Breast Cancer Diagnosis via Supervised Learning
A reproducible machine learning pipeline for binary classification of breast tumors (malignant vs. benign) using morphological features from the Wisconsin Diagnostic Breast Cancer (WDBC) dataset.
Abstract
This project implements an end-to-end supervised classification pipeline applied to the Wisconsin Diagnostic Breast Cancer (WDBC) dataset (Wolberg et al., 1995). The dataset comprises 569 observations with 30 numeric features derived from digitized images of fine needle aspirate (FNA) cytology samples. Each feature describes morphological properties of cell nuclei - including radius, texture, perimeter, area, smoothness, compactness, concavity, symmetry, and fractal dimension - computed as mean, standard error, and worst-case values.
The pipeline encompasses exploratory data analysis, multicollinearity-based feature selection, standardization, and comparative evaluation of Logistic Regression and Random Forest classifiers.

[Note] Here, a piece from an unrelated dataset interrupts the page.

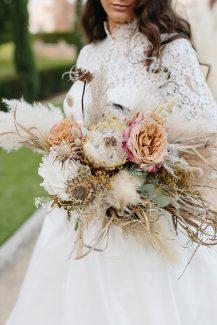 Επιβλητική ανθοδέσμη από pampas grass, τριαντάφυλλα και άλλα ιδιαίτερα λουλούδια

The best-performing model (Logistic Regression) achieved 96.5% accuracy and 97.5% precision for the malignant class on the held-out test set.
Background
Breast cancer remains the most frequently diagnosed malignancy among women globally, with early detection substantially improving five-year survival rates (WHO, 2024). Computer-aided diagnosis (CAD) systems that leverage machine learning have demonstrated clinical value in supporting pathologists during screening workflows.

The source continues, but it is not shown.